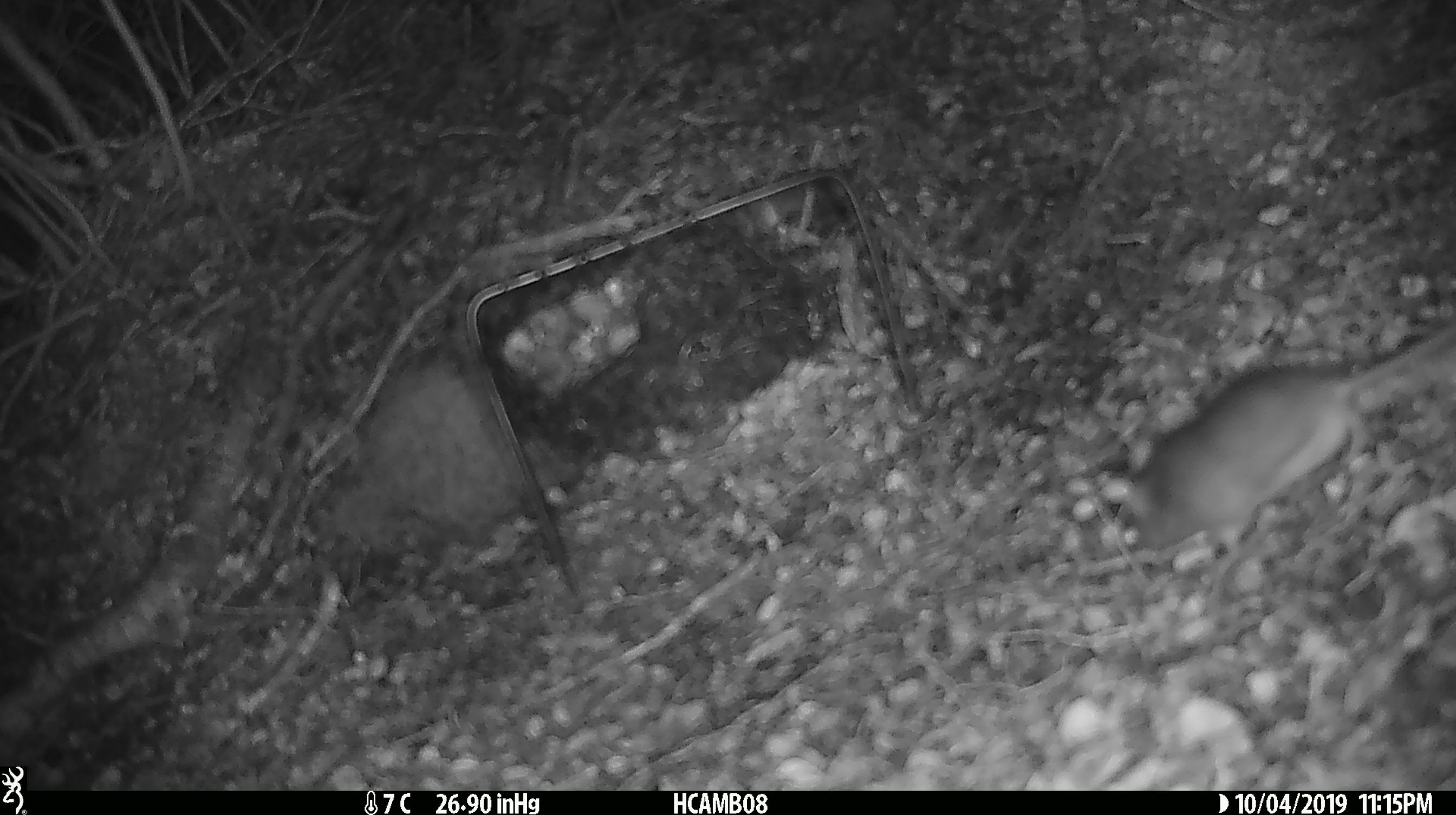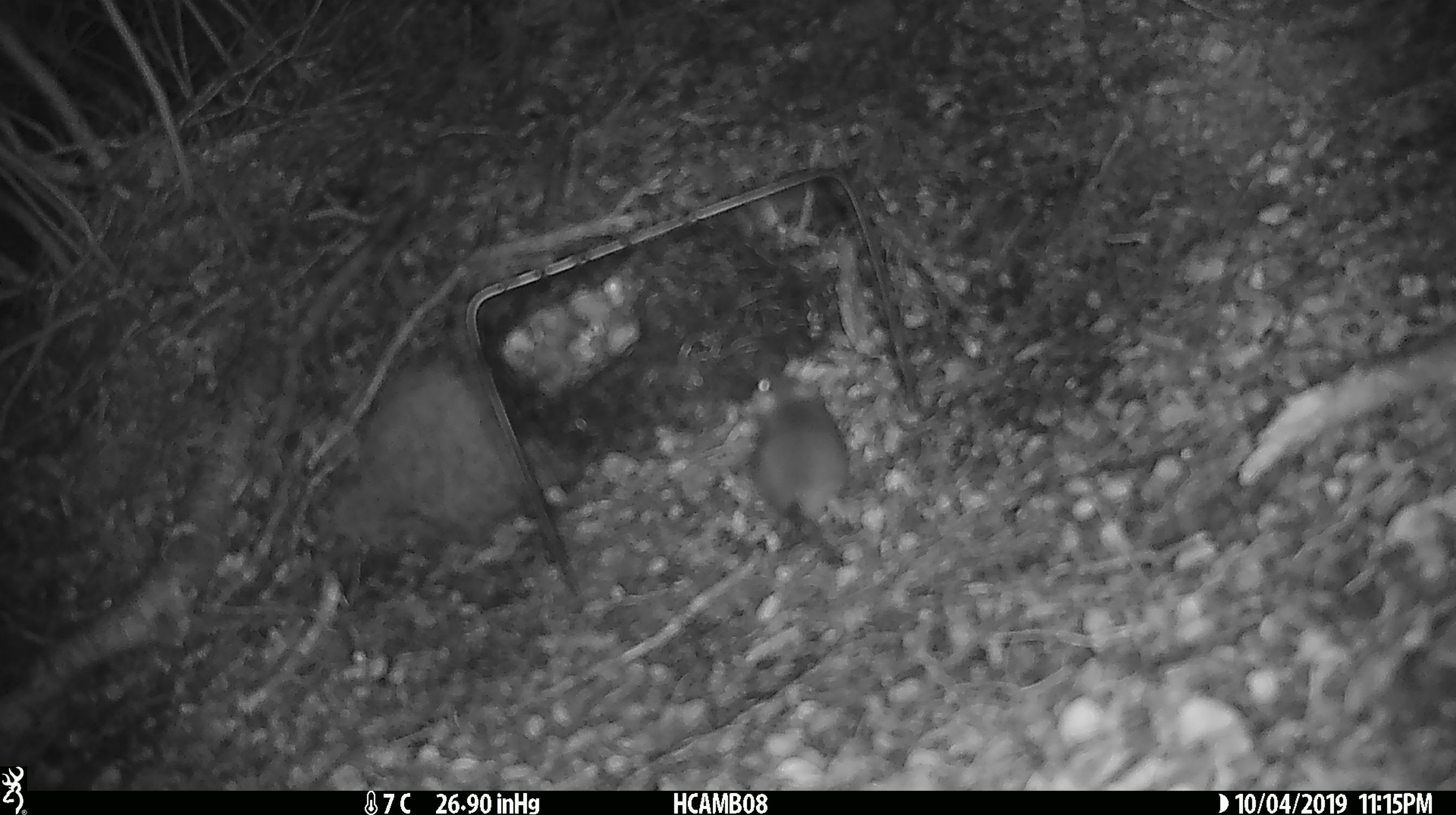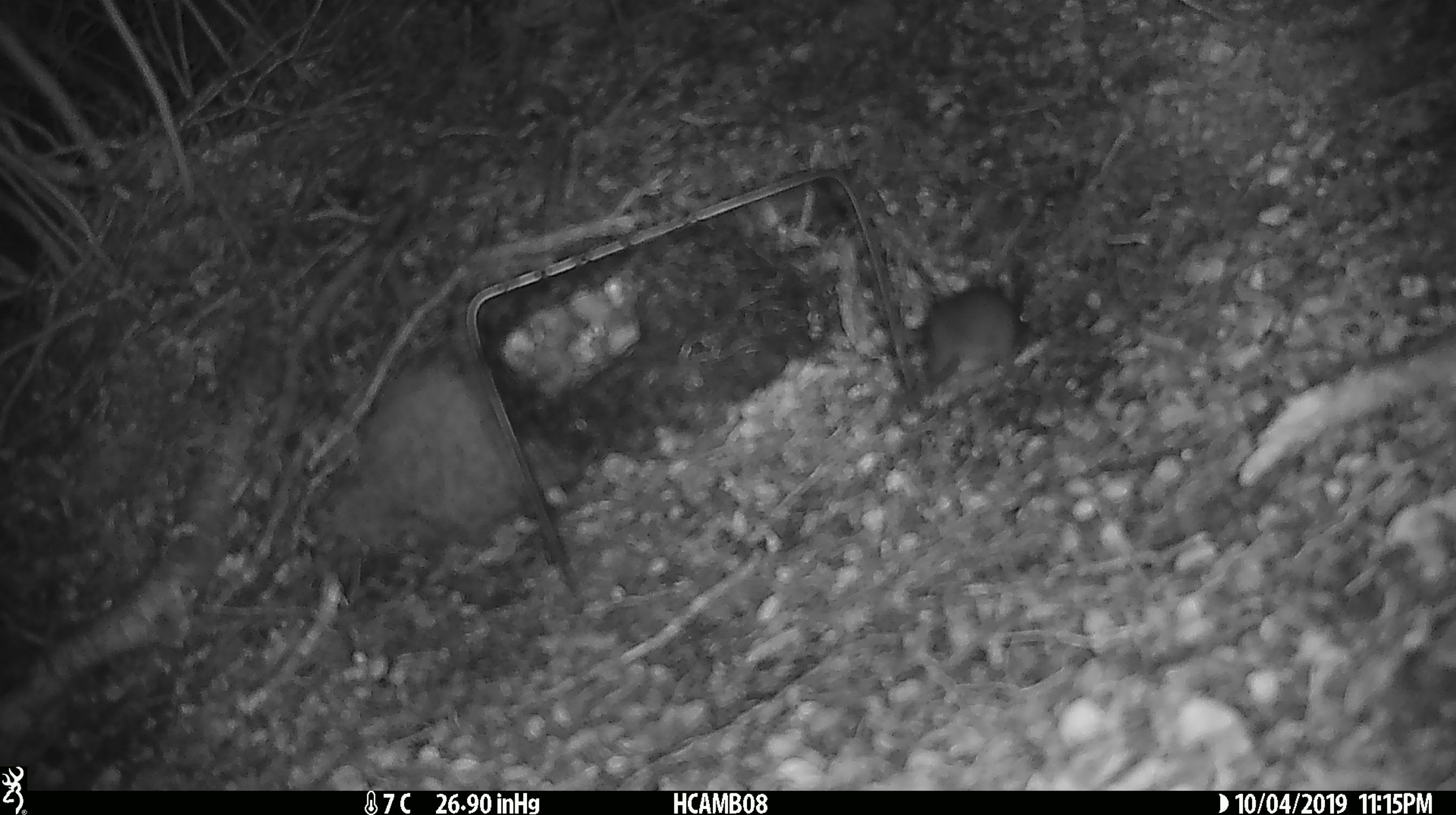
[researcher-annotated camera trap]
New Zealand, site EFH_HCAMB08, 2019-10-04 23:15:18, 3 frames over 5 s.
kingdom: Animalia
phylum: Chordata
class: Mammalia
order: Rodentia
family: Muridae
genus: Mus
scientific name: Mus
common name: mouse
Mouse (Mus).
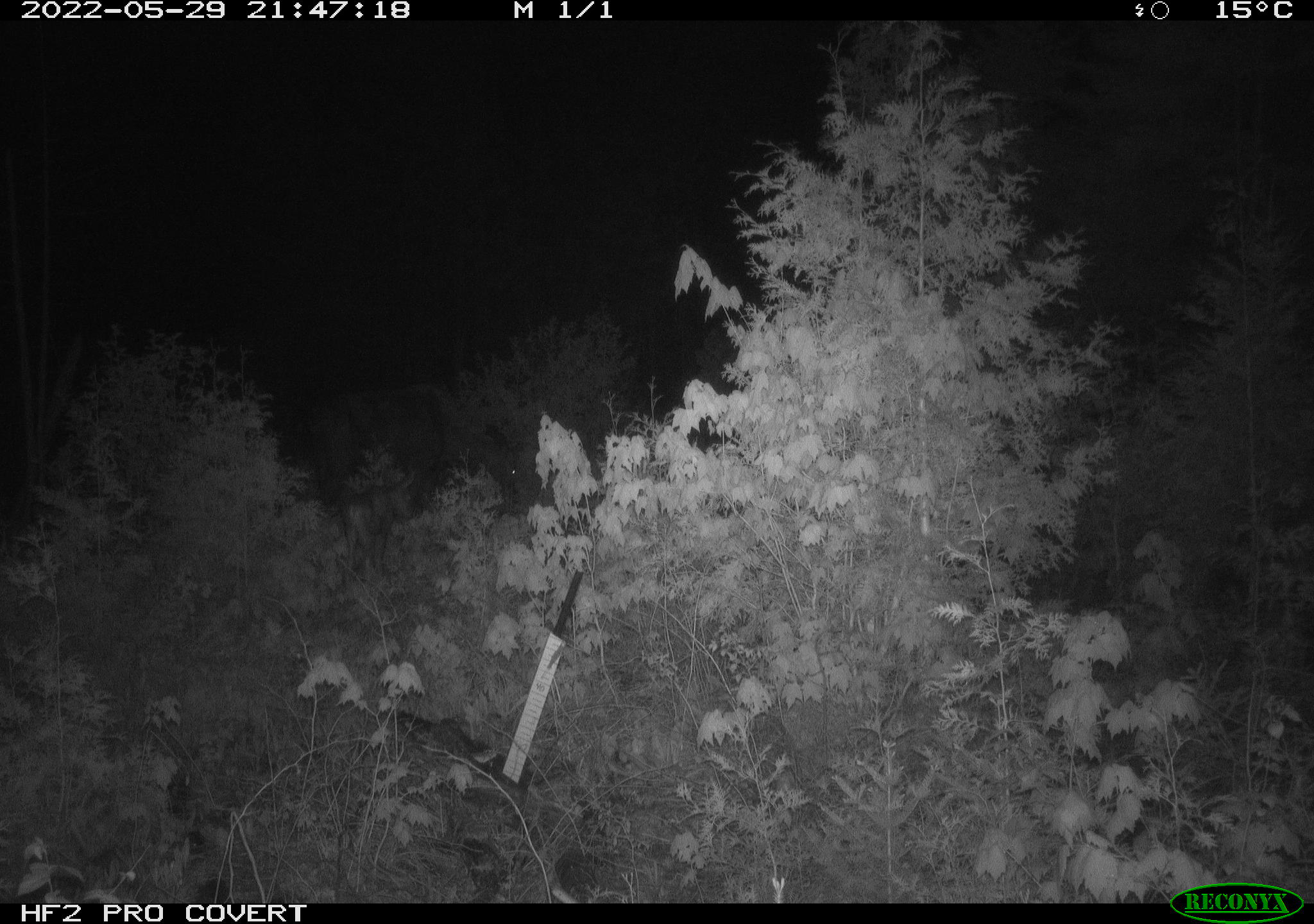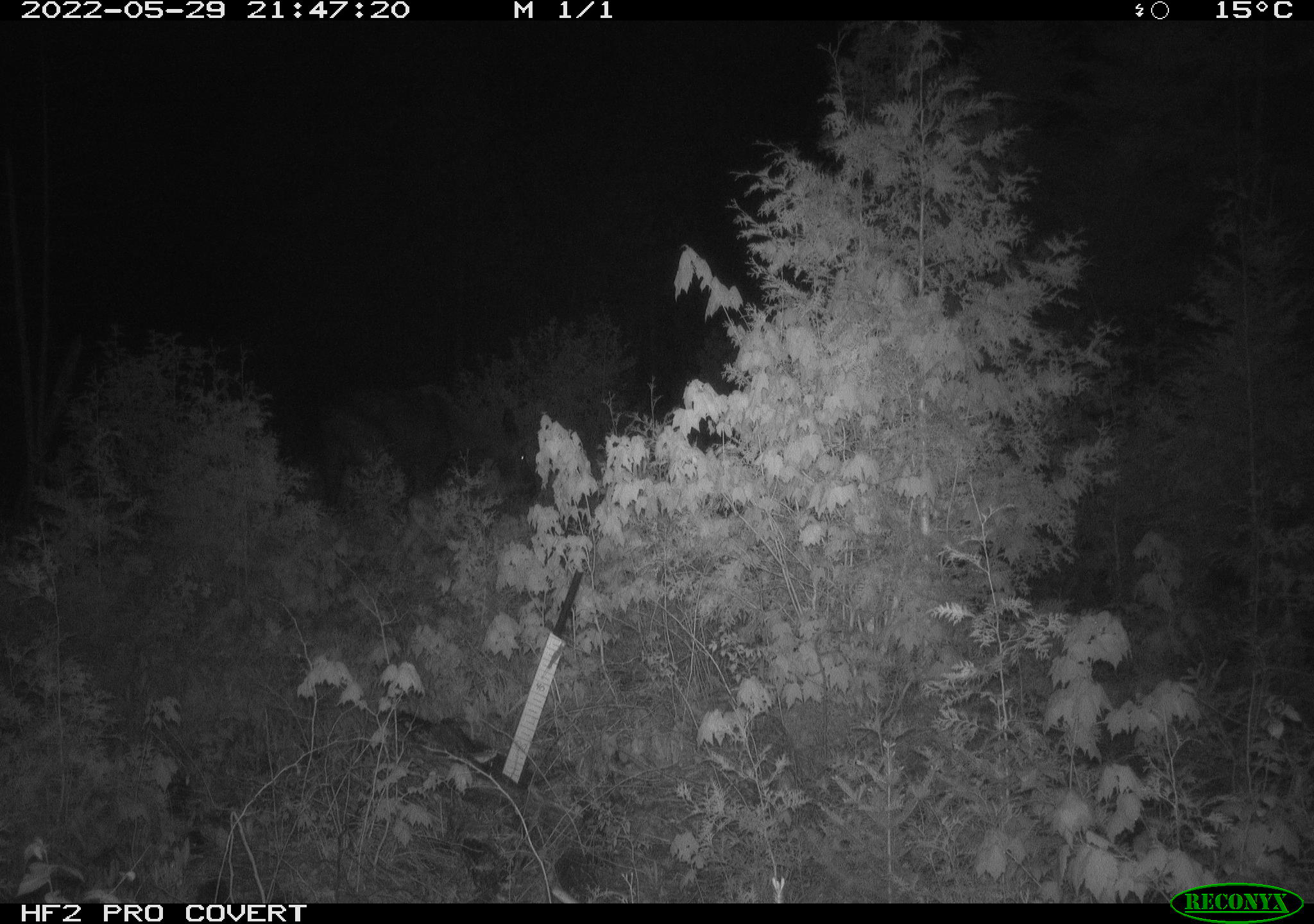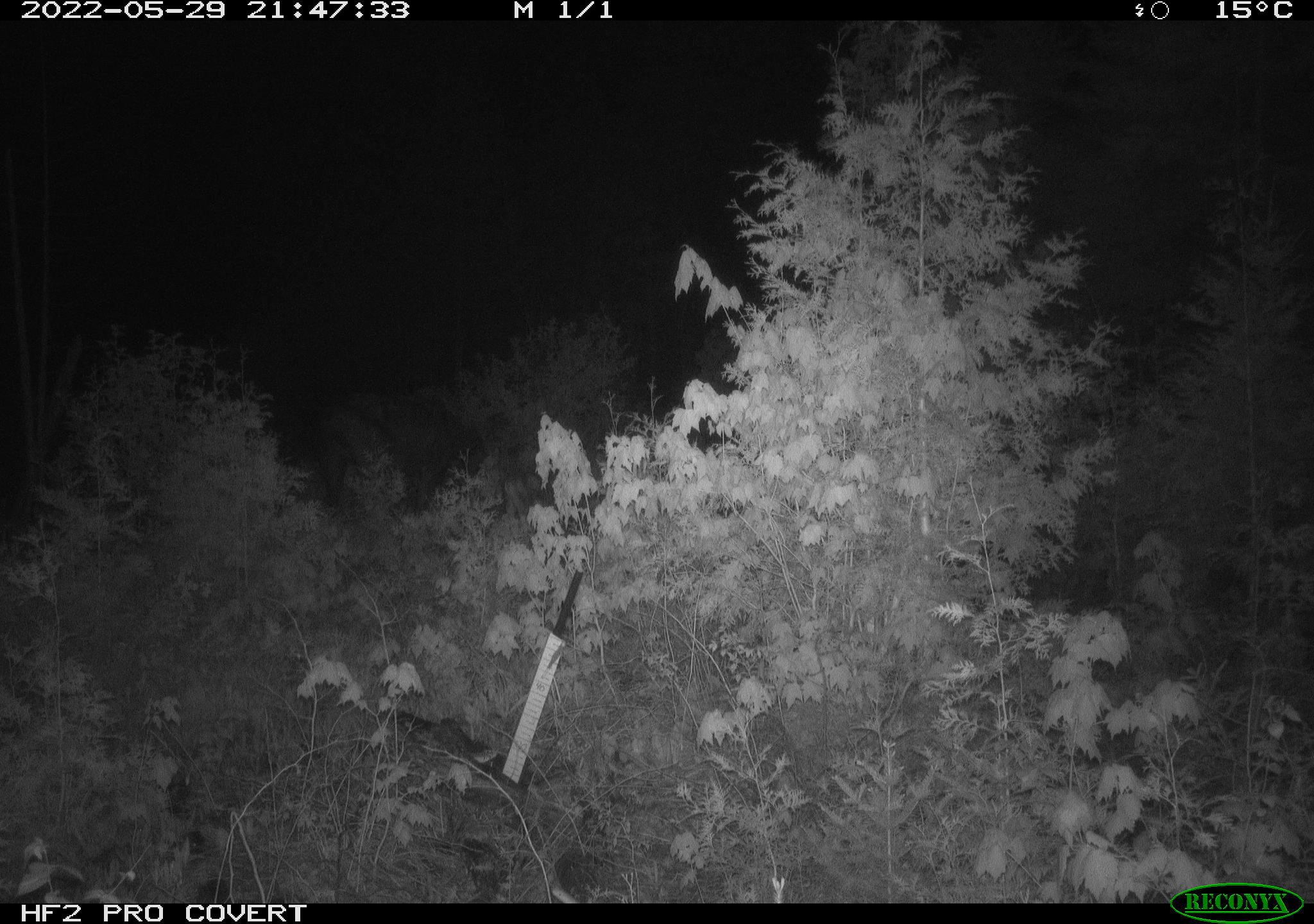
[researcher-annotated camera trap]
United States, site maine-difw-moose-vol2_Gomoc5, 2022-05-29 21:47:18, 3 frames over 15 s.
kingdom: Animalia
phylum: Chordata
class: Mammalia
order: Artiodactyla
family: Cervidae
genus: Alces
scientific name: Alces alces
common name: moose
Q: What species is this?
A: Moose (Alces alces).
──────────────────────────────
Requirement » Write out the material above exactly. Skip the pictures.

Task answer »
[researcher-annotated camera trap]
New Zealand, site EFH_HCAMB08, 2019-10-04 23:15:18, 3 frames over 5 s.
kingdom: Animalia
phylum: Chordata
class: Mammalia
order: Rodentia
family: Muridae
genus: Mus
scientific name: Mus
common name: mouse
Mouse (Mus).
[researcher-annotated camera trap]
United States, site maine-difw-moose-vol2_Gomoc5, 2022-05-29 21:47:18, 3 frames over 15 s.
kingdom: Animalia
phylum: Chordata
class: Mammalia
order: Artiodactyla
family: Cervidae
genus: Alces
scientific name: Alces alces
common name: moose
Q: What species is this?
A: Moose (Alces alces).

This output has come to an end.